About an hour and twenty minutes later they came through the door and I was surprised to see them so soon. Scott came in first and although he was not crying when he came through the door, he began to cry. He was followed by Cindy, then Tommy, both with red faces and tears that suggested they’d been crying for some time. Everyone came in and I asked, “How’d it go?” Cindy spoke about how great the vet and hospital were. “They gave us all the time we wanted or needed. Noone tried to hurry us along.” She went on to describe the process. An attendant took Peanut into another room and outfitted her with a catheter in her front leg. And from what Cindy reported, Peanut did not fuss. Then Sweetie was taken into the same room, but the process did not go as well. Cindy and the boys reported hearing “blood-curdling cat screams” coming from the room as Sweetie fought the attendant’s efforts to put the catheter in. In fact, Sweetie scratched the vet’s assistant with her back claws and drew blood. The animals then settled in with Peanut on Cindy and Scotty’s lap and Sweetie on Tommy’s. They put in three different needles starting with something to relax the animals. Peanut went peacefully and closed her eyes. Cindy reported that the attendant commented on this stating, “She was ready to go.” Sweetie died with her eyes open in some ways symbolizing the catheter scene just moments before.

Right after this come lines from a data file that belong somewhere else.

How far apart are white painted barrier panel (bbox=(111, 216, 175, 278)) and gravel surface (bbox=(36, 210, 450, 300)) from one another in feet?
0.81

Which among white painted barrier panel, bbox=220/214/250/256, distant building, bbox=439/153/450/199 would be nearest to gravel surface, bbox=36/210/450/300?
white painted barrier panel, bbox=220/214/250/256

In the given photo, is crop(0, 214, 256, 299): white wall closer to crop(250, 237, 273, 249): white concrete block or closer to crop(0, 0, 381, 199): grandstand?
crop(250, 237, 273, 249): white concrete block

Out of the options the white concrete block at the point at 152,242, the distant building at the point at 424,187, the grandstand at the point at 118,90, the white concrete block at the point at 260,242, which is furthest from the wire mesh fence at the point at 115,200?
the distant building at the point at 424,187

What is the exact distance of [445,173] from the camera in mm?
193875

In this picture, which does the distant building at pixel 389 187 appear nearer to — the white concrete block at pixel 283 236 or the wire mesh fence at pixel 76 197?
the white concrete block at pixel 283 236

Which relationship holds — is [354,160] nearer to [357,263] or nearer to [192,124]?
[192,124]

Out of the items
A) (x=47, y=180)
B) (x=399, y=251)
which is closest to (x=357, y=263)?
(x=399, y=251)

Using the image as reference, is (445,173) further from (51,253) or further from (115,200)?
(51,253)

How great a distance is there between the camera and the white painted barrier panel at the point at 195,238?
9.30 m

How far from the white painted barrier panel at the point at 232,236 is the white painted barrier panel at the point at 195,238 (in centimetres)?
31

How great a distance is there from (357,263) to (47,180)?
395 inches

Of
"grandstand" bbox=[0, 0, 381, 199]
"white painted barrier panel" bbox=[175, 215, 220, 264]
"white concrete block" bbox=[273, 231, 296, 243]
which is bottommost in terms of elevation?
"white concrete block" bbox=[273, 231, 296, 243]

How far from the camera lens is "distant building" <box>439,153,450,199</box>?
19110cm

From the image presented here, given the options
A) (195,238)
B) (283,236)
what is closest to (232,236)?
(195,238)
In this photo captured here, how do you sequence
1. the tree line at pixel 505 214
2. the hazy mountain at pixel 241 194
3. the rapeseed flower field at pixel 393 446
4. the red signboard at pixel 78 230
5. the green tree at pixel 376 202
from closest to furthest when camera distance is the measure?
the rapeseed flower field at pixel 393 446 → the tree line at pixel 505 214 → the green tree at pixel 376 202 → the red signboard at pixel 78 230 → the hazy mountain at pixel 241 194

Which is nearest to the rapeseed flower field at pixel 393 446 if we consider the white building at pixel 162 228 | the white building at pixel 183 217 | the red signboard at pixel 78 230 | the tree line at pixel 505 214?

I was moved by this experience, but not necessarily in the way you would think. As my wife and I layed in bed together that night holding one another, I commented to her on something I’ve intuitively known but saw in a more tangible way. “Babe, You know something? You know how to love well.” She began to cry again in my arms. “I’m not trying to make you cry, but watching the way you love me, the kids and even these animals, I marvel at how well you love!”
I can’t help but think about God’s love during this occasion. On one hand how his eye is on the sparrow including Peanut and Sweetie and on the other that these animals represent a different interpretation of “the least of these.”
Imagining Peanut in the arms of my wife, I can only hope that if I die first, and assuming that it is not with a catheter in my leg to deliver my demise or me looking down the long barrel of a shotgun, I would like to die in the arms of this woman who knows how to love deeply.
What a fortunate man I am! Thank you, God. I love you, Babe!